▶ _TEXT_:
## Start

KQED

2023-03-08 14:39:00 By : Mr. jieming Wang

Updated 5:30 p.m. Saturday 

A student walkout is planned at Montgomery High School in Santa Rosa on Monday to demand increased safety in the aftermath of a fatal on-campus stabbing at the school. Possibly more walkouts are planned by students at other schools in Santa Rosa, where many see the death as the culmination of increased violence and insufficient safety measures in the Santa Rosa City School District’s high schools.

“A lot of the students and parents are shocked and honestly angry,” said Alana Minkler, education reporter for The Press Democrat, in an interview with KQED. “They feel that their school failed them because they'd been speaking out about frequent school fights and facilities that are aging and hazardous. So they feel mad that a student had to die to raise awareness about all of these issues.”

The incident occurred on March 1st, when, according to witnesses and the police, two high school juniors entered an art classroom to confront a 15-year-old freshman. In the ensuing fight, the freshman student, whom police are not naming because he is a juvenile, stabbed 16-year-old junior Jayden Jess Pienta to death and injured the other student. The freshman was found hiding in a creek bed after he fled the classroom and was booked on suspicion of homicide.

On Friday, students from Maria Carrillo High School in Santa Rosa held a walkout and demonstration on Montecito Boulevard to show solidarity with Montgomery High and to draw attention to rising concerns for campus safety, with some Montgomery High students also joining the demonstration. In a separate incident at the school, just hours before the incident at Montgomery, The Press Democrat reported that a student at Mary Carrillo High was arrested on suspicion of obstructing police and accused of bringing a gun to school. Other security incidents reported over the last month at the same school included a hoax involving a school shooting and a fire at the school.

A memorial event was held with about 100 students at Montgomery High School on Friday after the Maria Carrillo High School walkout, with art projects, pizza, and the opportunity for students to grieve. The Press Democrat’s Alana Minkler, who attended the memorial event, said the general feeling was one of shock, sadness, and anger.

“A lot of them talked about their frustration and sadness while they were there,” said Minkler. “They gathered around a flagpole that was covered in pictures three feet high, piles of flowers and candles … It was a tense and sad day.”

## End

▶ _COMPLETE THE FOLLOWING_:
A: In the article on the Santa Rosa school stabbing, where was the freshman found after he fled the classroom?
B: Please pick up the article on the Santa Rosa school stabbing after its closing quote from Minkler and carry it forward.

▶ _SUPPLIED ENTRIES_:
## Start

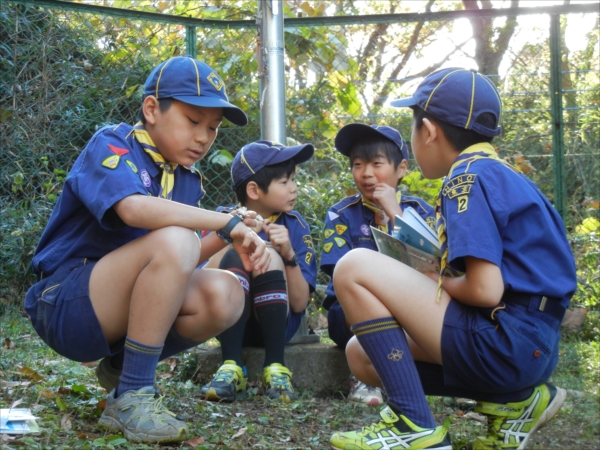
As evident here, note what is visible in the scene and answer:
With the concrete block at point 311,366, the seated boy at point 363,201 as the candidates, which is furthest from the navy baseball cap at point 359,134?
the concrete block at point 311,366

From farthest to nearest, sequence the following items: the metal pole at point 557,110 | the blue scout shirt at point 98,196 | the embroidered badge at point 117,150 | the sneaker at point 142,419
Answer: the metal pole at point 557,110 → the embroidered badge at point 117,150 → the blue scout shirt at point 98,196 → the sneaker at point 142,419

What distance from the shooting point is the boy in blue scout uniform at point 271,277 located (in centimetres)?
334

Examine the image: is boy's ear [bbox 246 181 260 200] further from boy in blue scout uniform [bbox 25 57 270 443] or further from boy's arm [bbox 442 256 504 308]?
boy's arm [bbox 442 256 504 308]

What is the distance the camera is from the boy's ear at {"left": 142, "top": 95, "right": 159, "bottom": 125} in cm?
278

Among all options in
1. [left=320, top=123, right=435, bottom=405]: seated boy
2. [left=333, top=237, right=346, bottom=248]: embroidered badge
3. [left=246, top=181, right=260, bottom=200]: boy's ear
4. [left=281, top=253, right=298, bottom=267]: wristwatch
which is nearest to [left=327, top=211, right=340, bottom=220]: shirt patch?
[left=320, top=123, right=435, bottom=405]: seated boy

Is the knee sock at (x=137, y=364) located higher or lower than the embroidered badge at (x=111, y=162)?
lower

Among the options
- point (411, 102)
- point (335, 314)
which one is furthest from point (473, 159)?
point (335, 314)

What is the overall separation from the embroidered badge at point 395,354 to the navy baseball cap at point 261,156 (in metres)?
1.55

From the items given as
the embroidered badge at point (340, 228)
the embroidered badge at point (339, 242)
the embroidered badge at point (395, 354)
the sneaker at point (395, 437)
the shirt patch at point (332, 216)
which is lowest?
the sneaker at point (395, 437)

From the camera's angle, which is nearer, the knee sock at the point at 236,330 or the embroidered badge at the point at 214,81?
the embroidered badge at the point at 214,81

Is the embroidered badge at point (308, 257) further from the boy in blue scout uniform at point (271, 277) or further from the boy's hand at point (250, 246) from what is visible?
the boy's hand at point (250, 246)

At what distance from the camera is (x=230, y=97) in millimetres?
5242

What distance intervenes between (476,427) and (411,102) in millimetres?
1316

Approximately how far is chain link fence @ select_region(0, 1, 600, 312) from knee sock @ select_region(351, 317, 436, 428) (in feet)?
9.26
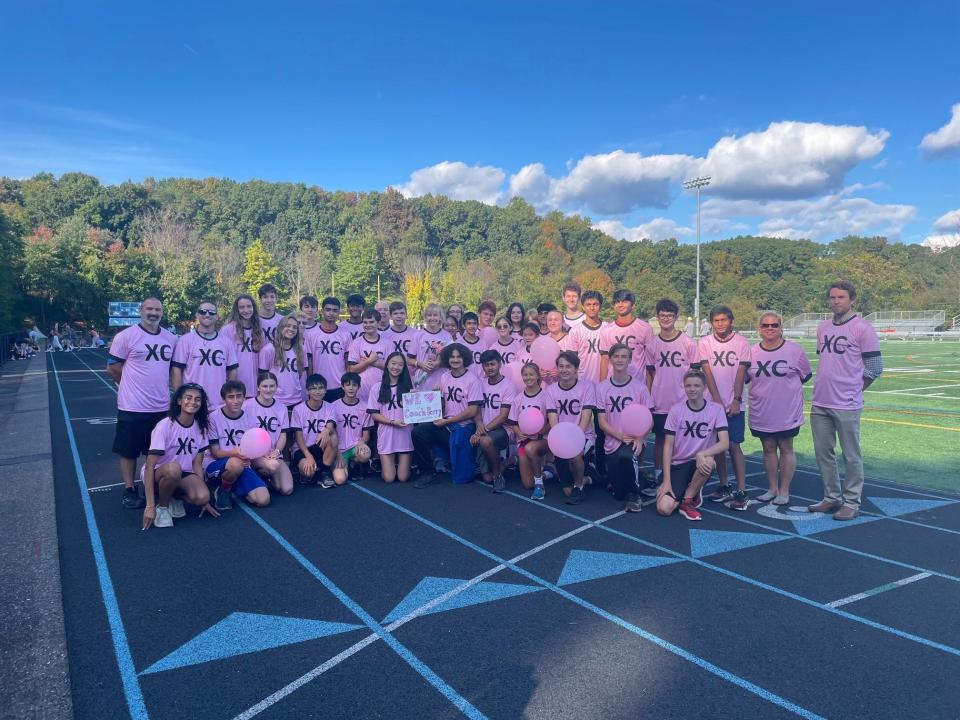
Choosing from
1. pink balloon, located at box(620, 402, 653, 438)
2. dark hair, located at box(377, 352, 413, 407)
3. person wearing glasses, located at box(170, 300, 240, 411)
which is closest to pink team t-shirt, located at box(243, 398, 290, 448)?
person wearing glasses, located at box(170, 300, 240, 411)

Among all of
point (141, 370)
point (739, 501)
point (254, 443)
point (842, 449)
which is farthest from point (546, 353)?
point (141, 370)

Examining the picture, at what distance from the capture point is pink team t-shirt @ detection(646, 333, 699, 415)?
7.11 m

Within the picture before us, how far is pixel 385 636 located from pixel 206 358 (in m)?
4.30

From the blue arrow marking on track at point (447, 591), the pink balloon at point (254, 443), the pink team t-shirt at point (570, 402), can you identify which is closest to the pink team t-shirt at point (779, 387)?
the pink team t-shirt at point (570, 402)

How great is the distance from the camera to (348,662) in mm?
3711

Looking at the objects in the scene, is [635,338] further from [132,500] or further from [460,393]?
[132,500]

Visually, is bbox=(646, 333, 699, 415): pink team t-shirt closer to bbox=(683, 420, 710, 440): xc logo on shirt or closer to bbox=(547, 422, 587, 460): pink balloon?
bbox=(683, 420, 710, 440): xc logo on shirt

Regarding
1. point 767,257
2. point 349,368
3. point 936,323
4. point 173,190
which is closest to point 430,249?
point 173,190

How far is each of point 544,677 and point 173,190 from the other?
123692 mm

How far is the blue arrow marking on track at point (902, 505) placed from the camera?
6645 millimetres

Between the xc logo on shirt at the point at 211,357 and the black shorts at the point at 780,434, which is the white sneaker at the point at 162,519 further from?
the black shorts at the point at 780,434

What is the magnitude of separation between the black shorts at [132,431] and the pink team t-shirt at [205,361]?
61 cm

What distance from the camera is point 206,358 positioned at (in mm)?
7020

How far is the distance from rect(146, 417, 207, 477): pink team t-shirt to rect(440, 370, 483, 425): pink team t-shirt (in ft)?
9.61
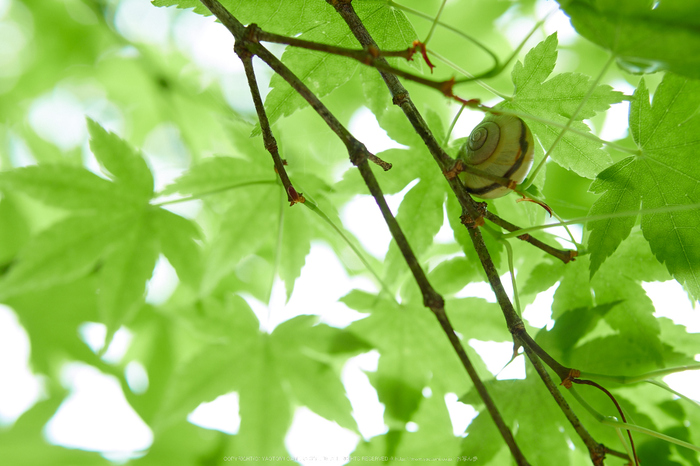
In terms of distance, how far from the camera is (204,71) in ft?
8.64

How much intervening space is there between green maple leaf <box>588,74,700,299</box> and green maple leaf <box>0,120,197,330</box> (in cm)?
120

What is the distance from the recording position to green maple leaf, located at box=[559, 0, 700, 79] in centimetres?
69

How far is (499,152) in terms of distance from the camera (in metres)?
0.95

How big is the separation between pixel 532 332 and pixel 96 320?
1.71 m

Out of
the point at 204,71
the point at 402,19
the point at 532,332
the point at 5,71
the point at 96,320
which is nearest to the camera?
the point at 402,19

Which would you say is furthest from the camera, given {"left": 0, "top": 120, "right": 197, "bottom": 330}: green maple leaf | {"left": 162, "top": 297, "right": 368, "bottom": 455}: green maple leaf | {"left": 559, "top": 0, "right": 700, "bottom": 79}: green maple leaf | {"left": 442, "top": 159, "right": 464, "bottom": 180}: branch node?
{"left": 162, "top": 297, "right": 368, "bottom": 455}: green maple leaf

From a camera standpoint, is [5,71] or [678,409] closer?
[678,409]

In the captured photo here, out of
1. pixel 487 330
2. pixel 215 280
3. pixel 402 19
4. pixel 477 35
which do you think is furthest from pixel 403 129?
pixel 477 35

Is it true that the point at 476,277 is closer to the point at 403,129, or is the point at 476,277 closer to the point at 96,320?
the point at 403,129

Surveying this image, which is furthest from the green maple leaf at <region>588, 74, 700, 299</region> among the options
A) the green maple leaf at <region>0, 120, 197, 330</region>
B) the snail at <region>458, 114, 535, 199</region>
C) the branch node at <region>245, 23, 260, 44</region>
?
the green maple leaf at <region>0, 120, 197, 330</region>

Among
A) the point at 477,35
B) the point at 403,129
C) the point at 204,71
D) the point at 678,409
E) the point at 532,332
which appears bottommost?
the point at 678,409

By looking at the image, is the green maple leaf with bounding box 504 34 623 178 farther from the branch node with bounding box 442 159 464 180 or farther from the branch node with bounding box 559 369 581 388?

## End

▶ _THE REPLIES_:
A: Hiding in a creek bed.

B:
The school remains closed until Monday. Principal Adam Paulson, in a message to parents, students and the school community on Wednesday, called the stabbing “the darkest day anyone can remember at Montgomery High,” according to The Press Democrat.

Santa Rosa City Schools Superintendent Anna Trunnell described it as a “truly a sad day” and “heartbreaking.” On Saturday, Trunnel announced (PDF) that a “community listening session” would be held Tuesday, March 7, at 4:30 p.m. at the Friedman Event Center, 4676 Mayette Ave., in Santa Rosa.

Jayden Pienta's stepfather, Tom Lenwell, told KTVU on Thursday that he was reeling from the violence.

“I'm hurt. I’m sad I’m never going to see Jayden again,” Lenwell told reporters. “I’m not going to be able to joke and laugh with him. Those days are gone.”

The Santa Rosa City School District is expected to hold a board meeting on March 8 to address the stabbing and enable students, parents and teachers to speak out publicly about rising school violence and security concerns.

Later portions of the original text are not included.